- _PASSAGE PROVIDED_:
------------------------
Above: Oliver Cromwell at the Battle of Dunbar, painted by Andrew Carrick Gow, 1886 (detail).
150 – the estimated number of English towns that suffered extensive damage to property from bombardment in English Civil War battles.
50 – the estimated number of villages suffering the same fate.
10,000 – the approximate number of town houses destroyed.
1,000 – the approximate number of village houses destroyed.
200 – the approximate number of country houses or mansions destroyed.
85,000 – the estimated number of people made homeless during the Civil Wars.
2% – the percentage of the population of England made homeless.
3 – the number of French cavalry regiments who fought for the Royalists, joining in support of the King (whose wife, Henrietta Maria, was French) towards the end of the war. Foreign soldiers also fought for the Roundheads.
10-20% – the proportion of men in England and Wales who fought in the Civil Wars.
------------------------
- _EXERCISE DESCRIPTION_:
Add a few more entries to the list of English Civil War figures, picking up after its last line and keeping the same number-and-dash style.

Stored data
------------------------
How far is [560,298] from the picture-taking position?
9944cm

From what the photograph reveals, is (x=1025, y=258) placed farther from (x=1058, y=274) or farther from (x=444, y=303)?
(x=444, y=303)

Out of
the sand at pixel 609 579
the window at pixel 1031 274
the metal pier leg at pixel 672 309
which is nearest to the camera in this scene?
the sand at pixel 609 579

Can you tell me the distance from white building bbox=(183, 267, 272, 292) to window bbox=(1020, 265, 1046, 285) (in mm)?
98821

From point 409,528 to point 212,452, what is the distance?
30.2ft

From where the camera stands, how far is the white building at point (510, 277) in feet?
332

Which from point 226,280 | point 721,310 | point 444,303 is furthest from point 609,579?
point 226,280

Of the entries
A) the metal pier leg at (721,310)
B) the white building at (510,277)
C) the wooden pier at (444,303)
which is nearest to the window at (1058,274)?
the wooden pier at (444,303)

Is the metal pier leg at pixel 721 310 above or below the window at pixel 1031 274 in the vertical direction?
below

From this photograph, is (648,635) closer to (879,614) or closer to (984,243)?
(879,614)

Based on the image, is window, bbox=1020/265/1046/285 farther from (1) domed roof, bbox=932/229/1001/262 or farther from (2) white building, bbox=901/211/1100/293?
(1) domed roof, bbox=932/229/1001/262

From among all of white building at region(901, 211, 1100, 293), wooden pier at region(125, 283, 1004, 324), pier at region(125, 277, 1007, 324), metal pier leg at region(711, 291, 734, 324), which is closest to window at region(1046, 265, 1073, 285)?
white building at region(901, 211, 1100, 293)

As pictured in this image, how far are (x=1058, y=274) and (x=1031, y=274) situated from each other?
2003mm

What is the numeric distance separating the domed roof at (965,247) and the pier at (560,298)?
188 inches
------------------------
- _ANSWER SECTION_:
62,000 – the estimated number of people who died between 1642-1646.
80,000 – the number of people taken prisoner in this period.
85,000 – the estimated number of people killed in combat.
100,000 – the estimated number of additional deaths occurring as an indirect result of the Wars, mainly from diseases (such as ‘war typhus’, dysentery, and plague) spread by troops.
29% – the increase in rate of burials nationally during 1643-64.
120% – the increase in burials in Berkshire during this same period.
10% – the drop in the birth rate in the 1650s compared to the 1630s.
1,000% – the estimated peak increase in taxes during the Civil Wars.